과제 안내: 아래 목록에서 "concrete"라는 단어가 들어 있는 줄을 모두 찾아 옮겨 적으세요. 대소문자는 구분합니다.

┄┄┄┄┄┄┄┄┄┄┄┄┄┄┄┄┄┄┄┄

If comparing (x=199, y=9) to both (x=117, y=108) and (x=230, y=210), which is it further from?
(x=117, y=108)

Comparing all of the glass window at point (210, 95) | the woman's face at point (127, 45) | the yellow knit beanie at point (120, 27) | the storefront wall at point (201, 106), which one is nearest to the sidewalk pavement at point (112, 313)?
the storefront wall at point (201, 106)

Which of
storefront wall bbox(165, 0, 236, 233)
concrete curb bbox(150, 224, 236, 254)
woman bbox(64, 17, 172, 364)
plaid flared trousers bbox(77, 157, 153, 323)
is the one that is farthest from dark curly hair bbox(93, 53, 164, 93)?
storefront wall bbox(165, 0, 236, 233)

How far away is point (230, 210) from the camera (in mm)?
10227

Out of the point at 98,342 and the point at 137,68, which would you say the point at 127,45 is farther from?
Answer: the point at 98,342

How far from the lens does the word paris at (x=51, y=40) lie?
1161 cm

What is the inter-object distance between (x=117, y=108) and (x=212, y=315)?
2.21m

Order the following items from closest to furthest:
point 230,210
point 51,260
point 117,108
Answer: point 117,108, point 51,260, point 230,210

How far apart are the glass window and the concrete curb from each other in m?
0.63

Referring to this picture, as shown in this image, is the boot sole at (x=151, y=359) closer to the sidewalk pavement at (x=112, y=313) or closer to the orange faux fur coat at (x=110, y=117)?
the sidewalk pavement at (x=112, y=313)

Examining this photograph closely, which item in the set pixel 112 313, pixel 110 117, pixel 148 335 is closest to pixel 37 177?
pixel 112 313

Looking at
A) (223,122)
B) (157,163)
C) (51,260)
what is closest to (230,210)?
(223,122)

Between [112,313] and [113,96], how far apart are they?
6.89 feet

┄┄┄┄┄┄┄┄┄┄┄┄┄┄┄┄┄┄┄┄

과제 결과:
concrete curb bbox(150, 224, 236, 254)
How far apart are the glass window and the concrete curb from each other in m?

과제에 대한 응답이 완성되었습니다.